- **Exercise task 1**
Copy every line of the entries that contains the word "further".

Put aside the fact that America’s national debt has risen by huge leaps and bounds under the current administration, what may or may not surprise you is that personal credit card debt has risen too.

According to TheBalance.com, U.S. consumers now have acquired over $1 trillion in credit card debt. Divide that by the number of households in the country and that breaks down to $5,700 in debt per household.

But wait, there’s more: Look at just the households that already have credit card debt and the average debt for those households is heading for $10,000, ($9.333), according to ValuePenguin.

All of which makes me wonder about how really great is this economy that you hear so much about. Or the fabulous job numbers. Or, the low inflation.

Something does add up.

 

  • Market Quick Glance

For one week there were positive signs of life on Wall Street as all three indices followed here showed some nice one week gains.

Below are the weekly and 1-year index performance results for the four major indices—DJIA, S&P 500 and NASDAQ — including the dates each reached new highs. Data is according to CNBC.com and based on prices at the close of business on Friday, Jan. 11, 2019.

DJIA 2.87% YTD way up from the previous week’s 0.45%.

  • 1 yr. Rtn -6.17% improved from the previous week -6.55%

Most recent DJIA a new ALL-TIME CLOSING HIGH was reached on Oct.3, 2018 of 26,951.81. The previous high was reached on Sept. 21, 2018 of 26,796.16.

 

-S&P 500 3.57% YTD up from last week’s 1.00%

  • 1 yr. Rtn -6.19% improved from last week’s -7.05%

The S&P 500 reached a BRAND NEW CLOSING ALL-TIME HIGH on Sept. 21, 2018 of 2,940.91. The previous closing high was reached on August 29, 2018 of 2,916.50.

 

-NASDAQ 5.07% YTD way up from last week’s 1.56%

  • 1yr Rtn -3.33% improved from last week’s -4.79%

Nasdaq reached a BRAND NEW 52-week CLOSING HIGH on August 30, 2018 of 8,1333.30. The previous high was reached on August 24, 2018 of 7,949.71.

 

-Mutual funds

Looking up.

At the close of business on Thursday, Jan. 10, 2019, the total return for the average stock fund under the broad U.S. Diversified Equity Fund heading was 4.70%, according to Lipper.

Looking at the fund types with the highest year-to-date gains under the various headings shows the following:

-U.S. Diversified Equity Funds average, 4.70%; highest Equity Leveraged Funds, 11.08%; lowest, Dedicated Short Bias Funds, -8.88%

-Sector Equity Funds average 4.88%; highest Energy MLP Funds, 11.74%; lowest Alternative Managed Funds, -2.20%

-World Equity Funds average 4.07%; highest Latin American Funds, 9.01%; lowest India Region Funds, -1.23%.

- **Exercise task 2**
Rewrite the stretch of the market summary from "Nasdaq reached a" through "Looking up.", swapping "Looking up" for "Trending higher".

- **Extracted information**
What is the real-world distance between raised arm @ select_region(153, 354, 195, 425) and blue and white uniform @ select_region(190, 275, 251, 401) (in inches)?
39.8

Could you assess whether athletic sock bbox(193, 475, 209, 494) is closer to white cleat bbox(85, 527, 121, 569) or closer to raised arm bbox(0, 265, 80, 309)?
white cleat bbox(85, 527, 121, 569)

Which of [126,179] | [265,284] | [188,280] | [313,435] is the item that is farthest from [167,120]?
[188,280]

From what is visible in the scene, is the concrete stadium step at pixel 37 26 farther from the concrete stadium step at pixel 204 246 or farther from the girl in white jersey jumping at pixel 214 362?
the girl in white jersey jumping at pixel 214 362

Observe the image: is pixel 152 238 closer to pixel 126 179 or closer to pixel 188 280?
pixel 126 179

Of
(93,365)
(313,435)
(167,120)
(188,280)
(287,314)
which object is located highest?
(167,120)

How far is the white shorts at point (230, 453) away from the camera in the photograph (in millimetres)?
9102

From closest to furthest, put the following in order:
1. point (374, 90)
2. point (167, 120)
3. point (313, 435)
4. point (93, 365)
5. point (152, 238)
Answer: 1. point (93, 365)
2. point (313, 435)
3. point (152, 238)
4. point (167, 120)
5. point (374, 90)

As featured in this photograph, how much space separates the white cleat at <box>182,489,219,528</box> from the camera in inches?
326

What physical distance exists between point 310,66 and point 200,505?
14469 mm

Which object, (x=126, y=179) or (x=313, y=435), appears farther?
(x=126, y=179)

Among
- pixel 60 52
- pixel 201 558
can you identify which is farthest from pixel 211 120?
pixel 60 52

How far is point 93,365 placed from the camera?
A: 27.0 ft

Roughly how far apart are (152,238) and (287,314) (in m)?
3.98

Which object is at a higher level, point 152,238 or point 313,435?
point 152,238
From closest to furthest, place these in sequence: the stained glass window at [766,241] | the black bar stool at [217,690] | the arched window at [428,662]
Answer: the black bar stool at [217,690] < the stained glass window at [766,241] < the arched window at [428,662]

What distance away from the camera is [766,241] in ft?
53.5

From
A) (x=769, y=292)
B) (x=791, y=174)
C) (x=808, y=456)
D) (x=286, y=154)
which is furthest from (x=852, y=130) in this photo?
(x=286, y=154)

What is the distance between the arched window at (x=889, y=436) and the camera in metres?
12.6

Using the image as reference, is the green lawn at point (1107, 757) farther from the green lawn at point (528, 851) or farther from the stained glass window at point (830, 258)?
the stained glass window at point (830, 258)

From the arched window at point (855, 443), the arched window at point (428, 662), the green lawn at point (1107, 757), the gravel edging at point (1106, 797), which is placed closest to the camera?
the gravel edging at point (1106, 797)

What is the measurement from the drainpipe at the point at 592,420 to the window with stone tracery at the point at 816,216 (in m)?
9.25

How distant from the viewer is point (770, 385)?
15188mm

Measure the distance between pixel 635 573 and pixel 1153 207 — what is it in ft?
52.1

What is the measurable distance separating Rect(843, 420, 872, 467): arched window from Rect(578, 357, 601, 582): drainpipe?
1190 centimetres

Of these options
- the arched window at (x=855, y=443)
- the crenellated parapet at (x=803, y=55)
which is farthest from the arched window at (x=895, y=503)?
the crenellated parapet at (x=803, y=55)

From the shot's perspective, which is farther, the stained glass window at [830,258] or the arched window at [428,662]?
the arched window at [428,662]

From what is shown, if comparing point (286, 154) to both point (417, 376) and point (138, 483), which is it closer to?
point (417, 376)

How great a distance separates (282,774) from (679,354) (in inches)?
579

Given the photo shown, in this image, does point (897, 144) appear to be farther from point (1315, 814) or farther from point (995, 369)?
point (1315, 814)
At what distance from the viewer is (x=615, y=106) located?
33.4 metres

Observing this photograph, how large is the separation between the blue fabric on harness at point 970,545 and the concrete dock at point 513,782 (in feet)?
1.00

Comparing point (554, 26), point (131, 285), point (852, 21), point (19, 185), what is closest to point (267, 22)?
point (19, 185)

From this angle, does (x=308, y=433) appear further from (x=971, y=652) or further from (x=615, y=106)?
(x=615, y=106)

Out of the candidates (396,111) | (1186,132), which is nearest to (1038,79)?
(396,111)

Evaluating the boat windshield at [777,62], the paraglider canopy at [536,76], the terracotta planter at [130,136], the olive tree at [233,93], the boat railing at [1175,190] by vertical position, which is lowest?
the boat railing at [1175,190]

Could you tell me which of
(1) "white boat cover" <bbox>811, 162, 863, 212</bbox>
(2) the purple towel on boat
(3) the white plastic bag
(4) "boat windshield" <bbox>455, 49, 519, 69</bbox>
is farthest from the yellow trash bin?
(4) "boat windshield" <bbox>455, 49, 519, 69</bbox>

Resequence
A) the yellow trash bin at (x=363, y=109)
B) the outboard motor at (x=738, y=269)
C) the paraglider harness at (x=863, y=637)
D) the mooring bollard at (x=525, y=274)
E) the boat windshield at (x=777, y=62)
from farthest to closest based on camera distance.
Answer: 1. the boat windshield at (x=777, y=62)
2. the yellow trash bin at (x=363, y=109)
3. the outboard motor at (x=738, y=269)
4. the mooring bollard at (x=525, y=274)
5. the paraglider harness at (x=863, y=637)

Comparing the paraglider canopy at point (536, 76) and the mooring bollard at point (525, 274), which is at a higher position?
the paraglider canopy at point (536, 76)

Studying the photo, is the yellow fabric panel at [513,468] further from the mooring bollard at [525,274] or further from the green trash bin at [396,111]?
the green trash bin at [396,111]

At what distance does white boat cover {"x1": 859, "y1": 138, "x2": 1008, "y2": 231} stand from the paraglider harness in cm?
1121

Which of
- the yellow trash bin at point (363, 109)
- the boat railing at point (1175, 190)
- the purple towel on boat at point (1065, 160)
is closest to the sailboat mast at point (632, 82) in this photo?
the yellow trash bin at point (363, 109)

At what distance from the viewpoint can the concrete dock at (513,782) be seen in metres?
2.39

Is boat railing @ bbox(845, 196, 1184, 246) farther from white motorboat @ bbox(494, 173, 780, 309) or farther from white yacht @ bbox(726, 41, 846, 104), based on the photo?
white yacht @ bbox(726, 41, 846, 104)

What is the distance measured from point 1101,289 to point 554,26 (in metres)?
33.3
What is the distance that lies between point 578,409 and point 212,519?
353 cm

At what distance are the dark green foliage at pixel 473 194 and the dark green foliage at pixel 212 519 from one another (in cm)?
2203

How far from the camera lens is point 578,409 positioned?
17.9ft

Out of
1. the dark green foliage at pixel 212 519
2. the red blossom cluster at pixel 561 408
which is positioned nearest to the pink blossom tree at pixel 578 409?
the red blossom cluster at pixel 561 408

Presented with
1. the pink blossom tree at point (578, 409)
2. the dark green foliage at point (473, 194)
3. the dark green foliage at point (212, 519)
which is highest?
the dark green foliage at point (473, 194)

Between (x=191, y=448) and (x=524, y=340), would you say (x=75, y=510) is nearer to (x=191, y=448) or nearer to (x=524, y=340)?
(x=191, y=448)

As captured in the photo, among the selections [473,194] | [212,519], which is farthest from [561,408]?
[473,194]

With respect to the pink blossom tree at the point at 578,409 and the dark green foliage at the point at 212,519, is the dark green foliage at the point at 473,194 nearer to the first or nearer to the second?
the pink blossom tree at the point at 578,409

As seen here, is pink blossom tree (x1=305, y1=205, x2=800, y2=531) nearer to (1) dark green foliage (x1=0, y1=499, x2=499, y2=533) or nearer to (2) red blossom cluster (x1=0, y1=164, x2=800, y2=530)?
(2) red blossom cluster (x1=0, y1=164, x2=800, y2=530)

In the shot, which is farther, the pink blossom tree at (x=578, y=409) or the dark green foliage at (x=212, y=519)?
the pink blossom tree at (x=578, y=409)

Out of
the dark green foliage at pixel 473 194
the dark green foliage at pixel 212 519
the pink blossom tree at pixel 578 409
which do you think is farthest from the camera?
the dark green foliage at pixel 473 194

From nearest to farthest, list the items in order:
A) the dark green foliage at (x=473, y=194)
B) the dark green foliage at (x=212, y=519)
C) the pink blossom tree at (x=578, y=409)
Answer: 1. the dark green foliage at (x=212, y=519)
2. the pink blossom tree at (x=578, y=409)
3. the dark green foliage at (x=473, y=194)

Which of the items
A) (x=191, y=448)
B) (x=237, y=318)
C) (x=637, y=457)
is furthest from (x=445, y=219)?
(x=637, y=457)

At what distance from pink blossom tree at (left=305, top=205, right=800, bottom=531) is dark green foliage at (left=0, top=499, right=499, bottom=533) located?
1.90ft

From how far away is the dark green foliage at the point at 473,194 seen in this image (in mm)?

- **Reply 1**
From this angle, does (x=308, y=433) appear further from (x=971, y=652) or further from (x=615, y=106)?
Studying the photo, is the yellow fabric panel at [513,468] further from the mooring bollard at [525,274] or further from the green trash bin at [396,111]?

- **Reply 2**
Nasdaq reached a BRAND NEW 52-week CLOSING HIGH on August 30, 2018 of 8,1333.30. The previous high was reached on August 24, 2018 of 7,949.71.

 

-Mutual funds

Trending higher.